#### SUPPLIED TEXT
|---|
The Pentagon Has War-Gamed Seizing Iran’s Oil Island — And It Could Trigger the Most Dangerous Phase of the War Yet

WASHINGTON, MARCH 31, 2026 —

The war that was supposed to be over by now is preparing for a new phase — one that would put American boots on Iranian soil for the first time and risk casualties on a scale the previous 31 days have not produced. The Pentagon has drawn up detailed plans for weeks of limited ground operations in Iran, according to U.S. officials quoted by the Washington Post — plans that include seizing Kharg Island, the Persian Gulf hub through which 90% of Iran’s crude exports flow, and conducting raids on coastal sites near the Strait of Hormuz to destroy weapons capable of threatening American and commercial ships.

The plans have not been approved by President Trump. Whether he will approve them remains genuinely uncertain. But the fact that they exist — that they have been war-gamed, detailed, and described by senior officials as “not last-minute planning” — marks the most significant escalation of the war’s military ambitions since Operation Epic Fury launched on February 28.

What the Pentagon Is Actually Planning

The Washington Post’s report, which cited multiple U.S. officials, described a blueprint that falls deliberately short of a full-scale invasion. The operations under consideration would involve raids by Special Operations forces and conventional infantry troops targeting four specific objectives: seizing Kharg Island, conducting raids on Iran’s strategic island of Larak — which controls navigation in the eastern Strait of Hormuz — seizing Abu Musa and two smaller islands near the strait’s western entrance, and boarding or seizing ships illegally exporting Iranian oil.

A former senior defense official familiar with the plans left no ambiguity about their scope. “We’ve looked at this. It’s been war-gamed. This is not last-minute planning,” he told the Post. On the central challenge of holding Kharg Island after taking it, the same official was direct: “You’ve got to provide cover for the people on Kharg Island. That’s the difficult task. Seizing it is not difficult. Protecting your guys once they are there is.”

CNN separately reported that Iran has already begun preparing for exactly this scenario. Satellite imagery and intelligence reporting show Iran moving additional military personnel, shoulder-fired surface-to-air missile systems, and air defense assets to Kharg Island in recent weeks — specifically in anticipation of an American amphibious landing. The island, roughly a third of the size of Manhattan, has layered defenses that would require a robust landing force to overcome.
|---|
#### INFORMATION GIVEN
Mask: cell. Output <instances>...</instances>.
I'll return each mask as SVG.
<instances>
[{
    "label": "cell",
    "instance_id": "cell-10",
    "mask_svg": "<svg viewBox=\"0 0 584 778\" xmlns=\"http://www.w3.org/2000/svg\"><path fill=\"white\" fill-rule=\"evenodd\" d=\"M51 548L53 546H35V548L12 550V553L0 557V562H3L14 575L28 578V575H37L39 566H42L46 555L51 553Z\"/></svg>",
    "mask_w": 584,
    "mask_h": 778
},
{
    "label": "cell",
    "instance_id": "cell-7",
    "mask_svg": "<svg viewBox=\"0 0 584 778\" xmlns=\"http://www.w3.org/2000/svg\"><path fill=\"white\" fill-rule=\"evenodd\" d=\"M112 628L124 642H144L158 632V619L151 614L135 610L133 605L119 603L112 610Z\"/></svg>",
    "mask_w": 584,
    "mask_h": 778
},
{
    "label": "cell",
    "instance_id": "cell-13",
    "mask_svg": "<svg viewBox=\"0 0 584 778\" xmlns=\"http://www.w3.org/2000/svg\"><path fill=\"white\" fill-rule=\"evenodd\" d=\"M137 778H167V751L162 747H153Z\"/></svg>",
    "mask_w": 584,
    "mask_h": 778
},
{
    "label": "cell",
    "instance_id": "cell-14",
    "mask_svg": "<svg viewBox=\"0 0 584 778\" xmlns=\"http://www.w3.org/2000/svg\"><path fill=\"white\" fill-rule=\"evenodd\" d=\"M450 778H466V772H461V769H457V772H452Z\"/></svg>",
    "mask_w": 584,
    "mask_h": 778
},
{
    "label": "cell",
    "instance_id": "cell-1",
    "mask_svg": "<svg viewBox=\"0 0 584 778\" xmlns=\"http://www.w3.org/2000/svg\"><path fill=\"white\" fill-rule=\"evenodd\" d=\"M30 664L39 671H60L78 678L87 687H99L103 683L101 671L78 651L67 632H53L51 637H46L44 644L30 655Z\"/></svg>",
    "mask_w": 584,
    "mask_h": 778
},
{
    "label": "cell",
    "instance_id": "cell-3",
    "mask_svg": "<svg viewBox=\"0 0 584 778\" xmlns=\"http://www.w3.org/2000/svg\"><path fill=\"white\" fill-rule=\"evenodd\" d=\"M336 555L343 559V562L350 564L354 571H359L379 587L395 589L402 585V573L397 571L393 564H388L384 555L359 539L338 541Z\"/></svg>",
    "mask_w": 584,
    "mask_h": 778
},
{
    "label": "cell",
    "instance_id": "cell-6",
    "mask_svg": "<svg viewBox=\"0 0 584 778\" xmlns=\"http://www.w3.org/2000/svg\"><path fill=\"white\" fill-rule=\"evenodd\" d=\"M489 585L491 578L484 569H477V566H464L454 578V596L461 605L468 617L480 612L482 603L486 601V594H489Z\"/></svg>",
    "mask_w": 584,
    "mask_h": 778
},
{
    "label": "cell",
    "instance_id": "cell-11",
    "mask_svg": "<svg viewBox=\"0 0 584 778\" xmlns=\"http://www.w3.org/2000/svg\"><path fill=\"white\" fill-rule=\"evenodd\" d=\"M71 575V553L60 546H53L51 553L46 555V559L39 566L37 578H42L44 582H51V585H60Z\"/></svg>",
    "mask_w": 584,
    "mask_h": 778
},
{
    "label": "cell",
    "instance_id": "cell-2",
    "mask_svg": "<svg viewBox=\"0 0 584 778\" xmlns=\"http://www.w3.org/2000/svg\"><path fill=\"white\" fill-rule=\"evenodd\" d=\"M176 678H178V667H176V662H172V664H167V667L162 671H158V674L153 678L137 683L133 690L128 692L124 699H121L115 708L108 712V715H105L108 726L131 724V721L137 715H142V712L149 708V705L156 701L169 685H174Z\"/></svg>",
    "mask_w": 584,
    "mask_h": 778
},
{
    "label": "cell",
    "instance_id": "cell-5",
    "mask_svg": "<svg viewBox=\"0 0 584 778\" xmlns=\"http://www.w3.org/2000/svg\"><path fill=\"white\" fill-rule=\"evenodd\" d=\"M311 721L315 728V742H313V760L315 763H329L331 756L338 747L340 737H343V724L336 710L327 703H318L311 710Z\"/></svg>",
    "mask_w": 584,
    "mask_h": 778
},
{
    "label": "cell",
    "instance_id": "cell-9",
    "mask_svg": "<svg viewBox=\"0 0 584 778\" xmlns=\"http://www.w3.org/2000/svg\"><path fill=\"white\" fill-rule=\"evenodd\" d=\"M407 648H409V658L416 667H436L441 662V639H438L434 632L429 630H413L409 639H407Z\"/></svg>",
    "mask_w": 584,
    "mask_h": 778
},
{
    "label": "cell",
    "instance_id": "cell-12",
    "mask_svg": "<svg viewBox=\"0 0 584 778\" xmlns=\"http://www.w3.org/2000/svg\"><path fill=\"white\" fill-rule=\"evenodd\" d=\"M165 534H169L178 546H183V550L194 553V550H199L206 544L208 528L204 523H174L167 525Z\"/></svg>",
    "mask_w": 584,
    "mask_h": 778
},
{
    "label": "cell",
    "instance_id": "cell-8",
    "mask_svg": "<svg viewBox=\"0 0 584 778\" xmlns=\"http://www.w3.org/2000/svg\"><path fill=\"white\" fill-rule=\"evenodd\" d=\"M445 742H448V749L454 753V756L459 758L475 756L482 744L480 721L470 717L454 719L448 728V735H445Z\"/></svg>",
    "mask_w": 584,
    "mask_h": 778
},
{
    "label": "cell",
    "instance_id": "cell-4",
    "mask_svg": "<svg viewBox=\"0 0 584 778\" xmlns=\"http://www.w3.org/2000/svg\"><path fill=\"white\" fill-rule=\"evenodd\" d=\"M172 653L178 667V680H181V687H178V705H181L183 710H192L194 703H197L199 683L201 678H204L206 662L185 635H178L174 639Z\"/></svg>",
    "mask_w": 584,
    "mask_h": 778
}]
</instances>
|---|
#### CHALLENGE A
According to the article on the Pentagon's Iran ground-operation plans, what share of Iran's crude exports flows through Kharg Island?
#### CHALLENGE B
Recast the paragraph of the article on the Pentagon's Iran ground-operation plans that begins "The Washington Post's report, which cited multiple U.S. officials" as a short bulleted list that keeps its main facts.
#### CHALLENGE C
Carry on the article on the Pentagon's Iran ground-operation plans from the point where it stops.

#### EXERCISE RESULT A
90% of Iran's crude exports flow through Kharg Island.

#### EXERCISE RESULT B
- Source: a Washington Post report citing multiple U.S. officials
- The plan deliberately falls short of a full-scale invasion.
- It would use raids by Special Operations forces and conventional infantry troops.
- Four objectives:
  - seize Kharg Island
  - raid Larak, which controls navigation in the eastern Strait of Hormuz
  - seize Abu Musa and two smaller islands near the strait's western entrance
  - board or seize ships illegally exporting Iranian oil

#### EXERCISE RESULT C
The Troops Already Moving

The military assets for a Kharg operation are not hypothetical. They are already underway. Two Marine Expeditionary Units — the Tripoli Amphibious Ready Group and the Boxer Amphibious Ready Group — have deployed to the region, adding approximately 4,500 Marines and sailors equipped with amphibious warships, aviation assets, and landing craft. Approximately 1,000 soldiers from the 82nd Airborne Division’s Immediate Response Force are also expected to deploy in the coming days. In total, nearly 7,000 additional troops have been sent to the region since the war began — the largest Middle East deployment in approximately 20 years.

That force composition is telling. Marine Expeditionary Units specialize in rapid-response amphibious landings, raids, and assault missions from Navy ships. The 82nd Airborne specializes in parachute assaults onto defended positions. Neither unit is optimized for sustained occupation — but both are precisely configured for the kind of rapid, high-intensity raids the Pentagon plans describe.

Why Kharg Island — And Why It Is Extremely Risky

The strategic logic behind a Kharg seizure is straightforward. The island handles 90% of Iran’s crude oil exports. Controlling it eliminates Tehran’s primary source of war revenue and creates powerful leverage in any ceasefire negotiation — leverage that air strikes alone cannot provide because they can destroy infrastructure but cannot hold it.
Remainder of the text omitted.